Melodia is a freeware program for Windows 3.* and upper versions
to perform music scores. Melodia can load files in different formats (MIDI, CSound, Melodia, Adagio).
Music performance download page
Playrec by Robert Humphrey was first written during his degree project work here at TMH. Playrec is a Matlab utility (MEX file) that provides simple yet versatile access to soundcards using PortAudio, a free, open-source audio I/O library. It can be used on different platforms (Windows, Macintosh, Unix). It accesses the soundcard(s) via different host API's, including ASIO, WMME and DirectSound under Windows. In particular, Playrec supports non-blocking, continuous, synchronous, multichannel audio I/O for Matlab.
PlayRec official webpage
RealSimple is a free physics teachers' resource for doing acoustics experiments related to music. It contains instructions for building low-cost experiment setups, free software and guidance for doing live signal analysis on classroom computers, and various computer simulations of vibrations in strings and pipes. There is a user forum which is monitored by the KTH Music Acoustics group.
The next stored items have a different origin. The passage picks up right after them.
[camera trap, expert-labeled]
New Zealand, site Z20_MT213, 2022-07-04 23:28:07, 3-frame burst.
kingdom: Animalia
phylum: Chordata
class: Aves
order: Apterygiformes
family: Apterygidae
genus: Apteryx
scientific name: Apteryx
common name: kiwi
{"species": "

The materials also have in-context connections to the larger acoustics and signal processing knowledge base at Stanford University (CCRMA). The Swedish RealSimple site is targeted toward upper secondary school (gymnasium), while the RealSimple web at Stanford is more oriented toward tertiary education. RealSimple was produced with support from the Wallenberg Global Learning Network.
RealSimPLE at KTH -
RealSimPLE at Stanford
The Higgins Annotation Tool can be used to transcribe and annotate speech with one or more audio tracks (such as dialogue). For each audio track, a number of audio segments are defined. Each audio segment can then be transcribed. Within each transcription, text segments (such as syntactic phrases) may be defined. A set of feature-value pairs may then be annotated for the tracks, audio segments and text segments. The annotation is saved in an XML format.